随着多元传统在全球化中的深刻碰撞,传统在权力向度上还表现为一种话语,透过这种话语,我们能够认识不同主体的意志。人们在文明的冲突中捍卫自身的传统,呈现出的保守主义、民族主义等派别,从某种程度上讲,都是从权力意义上把传统视为一种能动性的话语实践。
为此,作为一种存在方式和行为指南,传统的“权威”以隐性的方式,即以本体论与能动性的双逻辑发挥作用,克服现代社会的不确定性,从而实现社会秩序的有序化。而我们要思考的是:对于当代中国现代社会秩序构建而言,是否已经清醒地认识到传统所具有的本体论特质与能动性逻辑,即传统的“权威”命题,这仍然是一个值得反思的问题。

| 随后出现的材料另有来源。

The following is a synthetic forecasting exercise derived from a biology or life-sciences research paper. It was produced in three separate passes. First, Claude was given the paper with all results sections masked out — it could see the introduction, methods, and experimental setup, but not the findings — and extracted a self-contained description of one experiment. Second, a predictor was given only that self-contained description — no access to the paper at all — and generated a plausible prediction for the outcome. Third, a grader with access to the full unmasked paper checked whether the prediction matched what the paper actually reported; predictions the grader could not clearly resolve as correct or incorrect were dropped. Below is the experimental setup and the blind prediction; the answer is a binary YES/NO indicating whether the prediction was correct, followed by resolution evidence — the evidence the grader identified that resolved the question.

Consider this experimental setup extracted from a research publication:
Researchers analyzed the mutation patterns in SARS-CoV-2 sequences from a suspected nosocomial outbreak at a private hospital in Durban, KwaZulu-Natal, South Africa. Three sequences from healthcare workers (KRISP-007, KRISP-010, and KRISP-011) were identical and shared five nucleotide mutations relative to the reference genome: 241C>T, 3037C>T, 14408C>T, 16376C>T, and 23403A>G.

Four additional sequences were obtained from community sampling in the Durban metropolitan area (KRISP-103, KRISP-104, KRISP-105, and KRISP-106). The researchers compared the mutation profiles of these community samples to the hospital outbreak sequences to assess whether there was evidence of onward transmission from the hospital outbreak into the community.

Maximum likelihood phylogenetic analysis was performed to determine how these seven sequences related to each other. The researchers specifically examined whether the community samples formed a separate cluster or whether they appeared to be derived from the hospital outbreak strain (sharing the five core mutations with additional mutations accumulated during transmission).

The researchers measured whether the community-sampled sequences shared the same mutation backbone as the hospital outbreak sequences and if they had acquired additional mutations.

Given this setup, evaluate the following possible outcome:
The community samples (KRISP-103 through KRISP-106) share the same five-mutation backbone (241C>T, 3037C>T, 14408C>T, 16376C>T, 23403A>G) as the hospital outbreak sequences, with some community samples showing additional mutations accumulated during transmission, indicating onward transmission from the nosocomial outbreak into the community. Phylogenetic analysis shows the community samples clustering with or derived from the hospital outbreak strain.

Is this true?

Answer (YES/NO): YES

韦伯认为“传统权威”不利于社会变革,但这里所要探讨的是传统的“权威”,指的是传统本身已经成为一种权威,无论它的利弊如何,人们都难以纠正甚至不能舍弃这种权威。传统的“权威”与现实个人和社会秩序并不是服从与支配关系,正如爱德华·希尔斯所说,传统的“权威”是“有效指南的思想倾向”,它在一定程度上有利于社会秩序的有序化,同时也并非绝对地否定创新,相反是作为一种参与能动性表达的权威性资源。
当代中国仍处于从传统转向现代的现代化过程中,建立中国现代的社会秩序仍然是当代中国的重要任务,也就是说社会转型中的“权威真空”使传统的“权威”拥有绝对的存在空间,这就形成了传统“绝对权威”的环境。“权威真空”总是与社会变革中所产生的“不确定性”相一致的,反思中国现代化的历史,从1840年至今,中国发生了两次历史性的“不确定性”,所谓历史性的“不确定性”是基于社会秩序更新的层面讲的,如此看,这两次历史性的“不确定性”体现为:第一次“不确定性”是近代中国原有的社会秩序在西方现代化的殖民扩张终结之后民国秩序的构建;第二次“不确定性”是改革之后,由市场竞争对整个原有社会主义社会秩序的冲击,是中国现代化秩序的构建。人们对传统的自觉认同体现为一种重建精神家园的真实感情,它的有效性源于对人们价值需求的一种无意识支配,人们认同传统不是基于功利的目的,传统所具有本体论特质与能动性逻辑,都是深深地蕴藏在人们的社会性上,也就是说传统的“权威”具有不以人主观意志为转移的客观性。不仅如此,中国现代化还体现为一种主体精神,传统的本体论特质就构成这种主体精神的来源之一,换句话说,就是“在当下加速全球化与非殖民化的浪潮中,传统被再次认定为构建文化记忆和种族同一性的源泉”[8]。这是在第二次“不确定性”中,人们对传统的普遍性态度。此外,中国现代化还体现为人们创新发展的过程,传统所具有能动属性能够使现实个人的意志得到合理表达。因而,传统所具有本体论特质和能动性逻辑,正满足了人们在“不确定性”社会中的价值需要;同时改革时代所需要的创新精神必须建立在对具体个人能动性的肯定上,传统恰恰提供了发挥个人的能动性的资源。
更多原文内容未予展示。